It hurts! The pain is so real and everything is so quiet. There is a ton of agony and frustration when you experience tears and are being told to, “Move on,” You can’t even move. You are paralyzed and so you end up more frustrated at yourself, at others, at the one you are mourning. Then you feel guilty for even feeling this way.
Your fear paralyzes you. When you are grieving, you don’t want to leave the loss of your loved one. You are afraid of leaving them behind. Afraid that they will be forgotten. Afraid because you don’t know how to live without them.
How do you experience joy when the one you want to tell about it isn’t there to listen? The joy you would have, is swallowed up by shame because the one you want to share it with isn’t there to share it. You feel guilty for seeing the sunrise, sunset, and new adventures for the first time because you turn to share and remember this is the one they never got to see.
Our souls weren’t made for this. We weren’t made for grieving and this is why it is so difficult.
Sometimes it is just a hand or a hug that encourages you to keep going. It’s a touch. The skin of a hand touching yours or a hug that reminds you that despite all that you are feeling, you are not alone. If we need each other to share in our joy, how much more do we need others to share our grief.
“Rejoice with those who rejoice, weep with those who weep.“ROMANS 12:15
It’s the hushed tones of a voice whispering over you in prayer. You know that is were the answers to your questions are hidden… the mind of God. He knows even more than you do about this moment, more than your friends, more than the one we grieve… He knows.
But you don’t feel like praying. Maybe you have been taught to be careful about the tone that would come out? Maybe all you can do is ask the question, “Why?” so many times. Maybe you are afraid that you won’t like the answer. What ever the reason, you just stop asking… and so to hear the words of a friend mumbled over you in prayer is exactly what you need because your faith is running dry and you need to borrow someone elses for a moment.
Mourning is for the community and weaping is a team event. No one should cry alone and no one should rejoice alone. If you have never cried with a friend, perhaps you have never been a friend. We don’t let our friends cry alone.
When you were little, you would cry about everything. On my best days as a father, I would pause and cry with you. Maybe not in as real or full of a sense as you were crying, but in a way that said, “I was sorry too,” for whatever you were lamenting. I learned that my small gesture of validating your sorrow helped you to cope with everything that was going on and was helpful in moving into a new rythm of life. You needed my empathy and I needed to give it.
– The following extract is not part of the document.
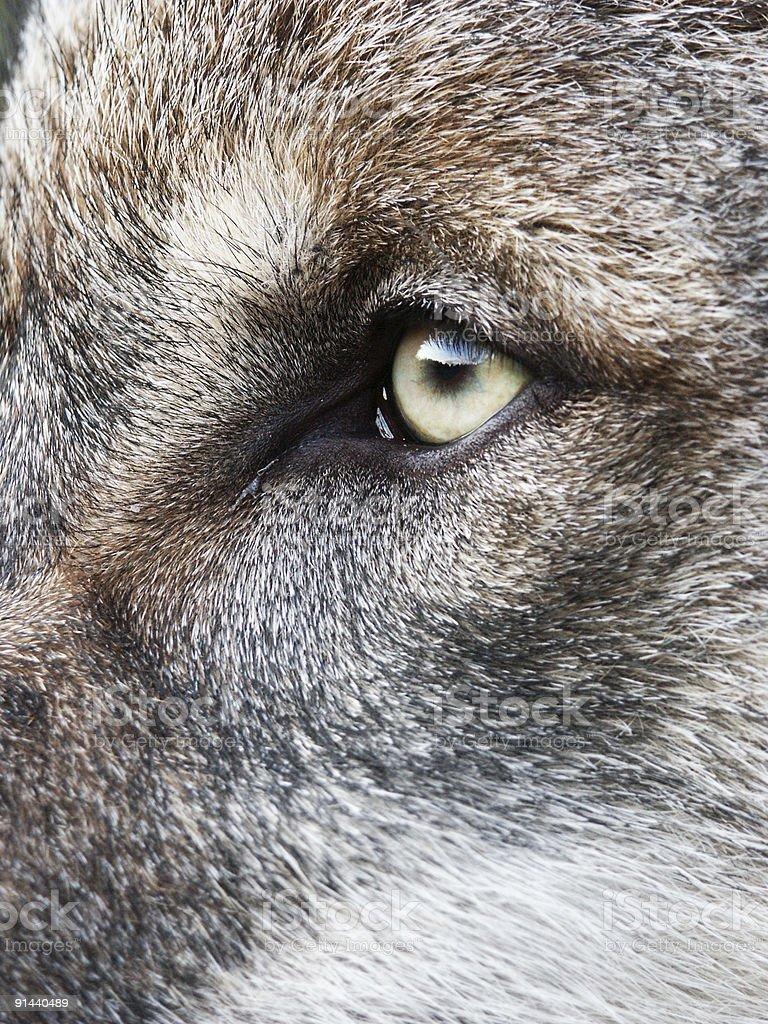 Wolf's eye stock photo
Sometimes we just need the tears of our friends. I am genuinely sorry for the moments I didn’t take time for tears with you.* There were too many times your tears exposed my insecurities. Often the need to stop your tears said more about me than it did about you. I was trying to fix my broken world by breaking you to fit in… when what I should have done was to sit down and cry with you for the world’s brokenness you were feeling that day and look forward to the day when He would wipe our tears away.
“He will wipe away every tear from their eyes, and death shall be no more, neither shall there be mourning, nor crying, nor pain anymore, for the former things have passed away.”REVELATION 21:4
*certainly there were times I was right to tell you to dry it up, but there were some moments that I should have taken the time to cry with you.
As my children come of age, they are starting to read my blog from time to time. I write for them as much as for all of you. This post is a meditation on Romans 12:15 I originally wrote as a journal entry but thought I’d share it here.